Pec­knold’s def­er­ence to the past is ad­mirable, but the re­spon­si­bil­ity of hav­ing to write an al­bum that sounds fresh and dy­namic in 2011 in­du­bitably re­quires skill. The ge­n­e­sis of Help­less­ness Blues lay in songs he had writ­ten for solo sup­port dates with Joanna New­som last year – three of which he re­leased for free down­load – while he’s also got a num­ber of side projects bub­bling away, in­clud­ing one with his sis­ter (and man­ager) Aja and new band­mate Hen­der­son.
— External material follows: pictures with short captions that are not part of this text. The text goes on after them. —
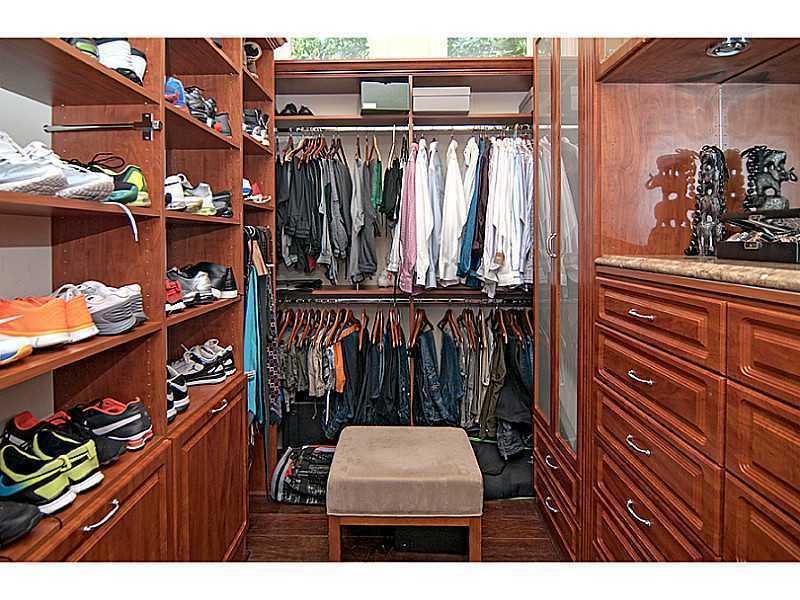 LONG LAKE ESTATES - Residential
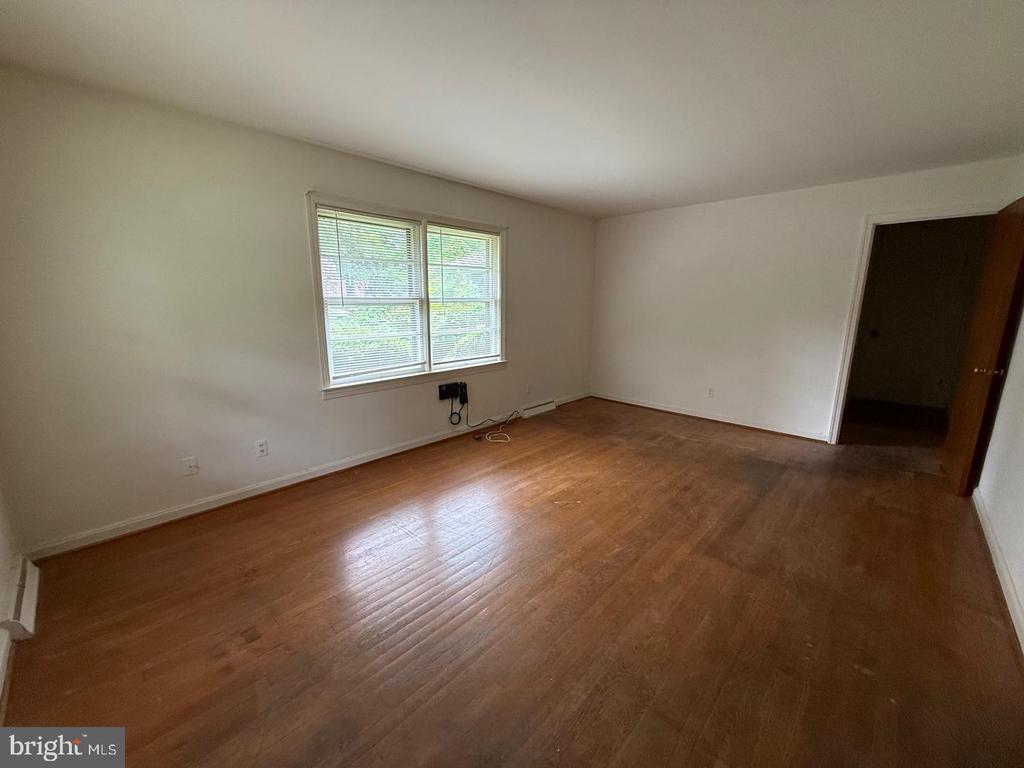 117 COURTLAND DRIVE 2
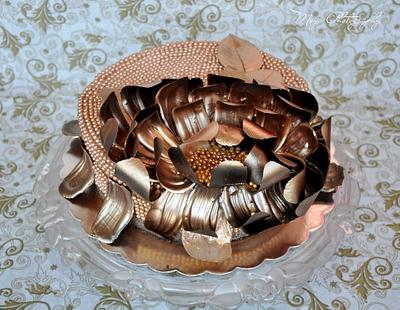 bronze flower - Cake by Crema pasticcera by Denitsa Dimova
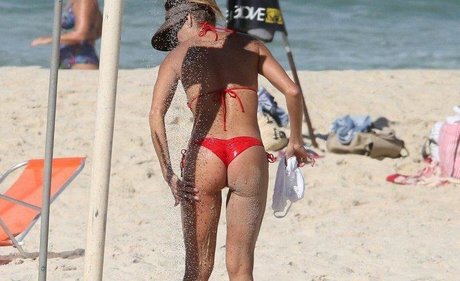 Deborah Secco star art photo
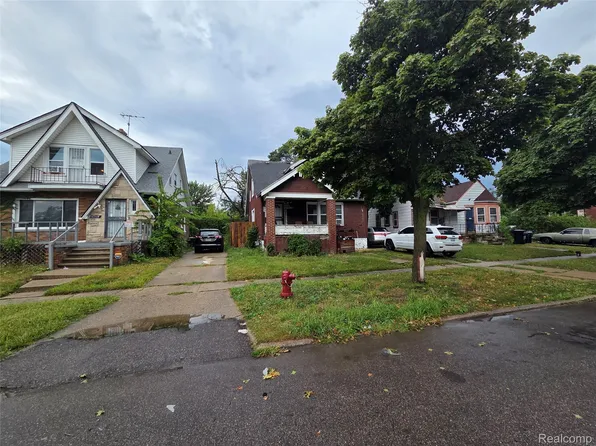 10360 Crocuslawn St, Detroit, MI 48204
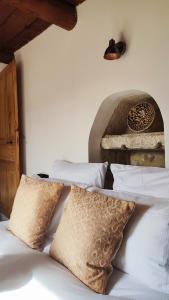 PROCHE UZES LE COCON DU PEINTRE ANGLAIS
It seems re­mark­ably pro­lific for a man who’s still just 25 years old, but re­cently un­earthed YouTube footage of an im­pres­sive teenage Pec­knold singing Si­mon & Gar­funkel tunes re­vealed some­one who was des­tined for in­ter­na­tional re­pute.

He re­cently spoke of how the al­bum’s ti­tle cor­re­lates with its themes of how some­times, you’re the only per­son hold­ing your­self back from ful­fill­ing your goals. Now that he’s sur­mounted the chal­lenge of the ‘dif­fi­cult sec­ond al­bum’ and has got his life a lit­tle more back in or­der, does he feel like he’s closer to re­al­is­ing his full po­ten­tial?

“Shit,” he says with a half-sigh and an­other of those long pauses. “I don’t re­ally know what the an­swer is. It de­pends on how you de­fine ‘po­ten­tial’ as a per­son, which ev­ery­body thinks about. Where would you have to be, to die happy? I guess it boils down to stuff like hav­ing a solid fam­ily and a solid re­la­tion­ship, or hav­ing ac­com­plished some­thing that you’re proud of, or what­ever. I still don’t re­ally know. Maybe I never will. But, y’know, I’m okay with that, too.”